Minnesota’s legislature reconvenes in January. One of the first problems lawmakers are likely to face is a huge deficit, moving forward into the next budget biennium. The official economic forecast is due to be released on Thursday, but early indications are it will paint a less than rosy picture.
The state government will likely face a deficit of over $4 billion dollars. In 2008, legislators withdrew $500 million from the reserve fund to help close a $1 billion deficit, leaving only $153 million in reserve account. Borrowing covered the rest of the budget gap, but the bonding bill wasn’t limited to covering essentials. Another $500 million was also borrowed for additional capital project expenditures.
Speaker Kelliher has given a preview of her ideas to close the deficit, saying if it’s too large, it’s difficult to do it just by cuts. The unspoken phrase is tax increases.
The economic problems that have, in part, led to the budget shortfall are the same situations that are sensitive to tax hikes. Unemployment has reached 6% in Minnesota, and is likely to rise further in the near future. Corporate profits are declining, incomes aren’t growing, sales are down and investments are failing. Higher taxes can exacerbate all of these economic conditions.
The state’s Constitution requires a balanced budget each biennium. Faced with such a huge deficit, many legislators are likely to turn to tax increases as a way to cover the government’s budget shortfall. Bonding isn’t practical in our current economic situation. Speaker Kelliher continues to talk about additional “investing” in education and state infrastructure improvements, implying yet more proposals for new spending in the face of a whopping $4 billion deficit.
When many families face increased economic hardship, reduced income, investment losses, loss of home equity and cost of living inflation, state government looks likely to attempt increasing the taxpayer’s burden.
In the run-up to this year’s election, Governor Pawlenty, aware of a looming deficit (expected at the time to weigh in at around $2 billion), made several statements about the need for the state to live within its means, which may indicate a willingness to veto the tax increases that are likely to come across his desk in 2009.

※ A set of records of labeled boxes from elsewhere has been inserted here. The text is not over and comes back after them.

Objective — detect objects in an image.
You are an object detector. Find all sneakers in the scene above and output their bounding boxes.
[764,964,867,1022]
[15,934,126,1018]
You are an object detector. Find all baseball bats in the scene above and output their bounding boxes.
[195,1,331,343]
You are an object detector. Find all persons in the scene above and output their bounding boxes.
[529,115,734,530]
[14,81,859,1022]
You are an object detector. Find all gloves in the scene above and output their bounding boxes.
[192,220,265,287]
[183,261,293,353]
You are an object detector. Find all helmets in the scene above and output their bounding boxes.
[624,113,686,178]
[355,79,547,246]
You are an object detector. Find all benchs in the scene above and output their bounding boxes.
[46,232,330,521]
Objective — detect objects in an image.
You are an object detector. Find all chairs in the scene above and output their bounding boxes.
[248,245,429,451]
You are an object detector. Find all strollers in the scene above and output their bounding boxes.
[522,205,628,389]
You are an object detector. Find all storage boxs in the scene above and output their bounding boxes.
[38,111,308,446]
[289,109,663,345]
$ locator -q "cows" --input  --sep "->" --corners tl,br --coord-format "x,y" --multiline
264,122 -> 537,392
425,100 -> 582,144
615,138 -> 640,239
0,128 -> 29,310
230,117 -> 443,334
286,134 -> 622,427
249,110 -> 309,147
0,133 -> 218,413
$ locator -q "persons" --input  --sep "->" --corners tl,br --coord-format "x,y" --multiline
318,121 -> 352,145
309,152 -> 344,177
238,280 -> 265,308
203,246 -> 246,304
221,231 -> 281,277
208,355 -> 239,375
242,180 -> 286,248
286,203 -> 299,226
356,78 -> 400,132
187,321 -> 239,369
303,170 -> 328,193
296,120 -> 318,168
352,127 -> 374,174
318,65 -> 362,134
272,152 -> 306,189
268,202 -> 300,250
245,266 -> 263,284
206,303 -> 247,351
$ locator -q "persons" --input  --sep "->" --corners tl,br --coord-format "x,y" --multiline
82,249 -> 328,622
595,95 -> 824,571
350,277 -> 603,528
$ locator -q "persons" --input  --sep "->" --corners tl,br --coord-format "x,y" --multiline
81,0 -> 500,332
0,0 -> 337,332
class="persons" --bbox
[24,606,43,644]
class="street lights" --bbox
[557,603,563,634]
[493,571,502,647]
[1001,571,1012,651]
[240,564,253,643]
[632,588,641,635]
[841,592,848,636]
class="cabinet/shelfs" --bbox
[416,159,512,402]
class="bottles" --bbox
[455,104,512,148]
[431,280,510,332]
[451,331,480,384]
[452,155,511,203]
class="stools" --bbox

Several candidates for the state’s House of Representatives also promised to put spending cuts ahead of tax increases by signing the
Live Within Our Means Commitment. This commitment will soon be put to the test and there are many legislators who have not made this commitment to the taxpayer at all. It will be of supreme importance that Minnesota’s lawmakers hear from their constituents on the upcoming budget issues. Minnesota’s economy can’t afford higher taxes right now. It’s time to take a hard look at reversing the trend of bloated government spending.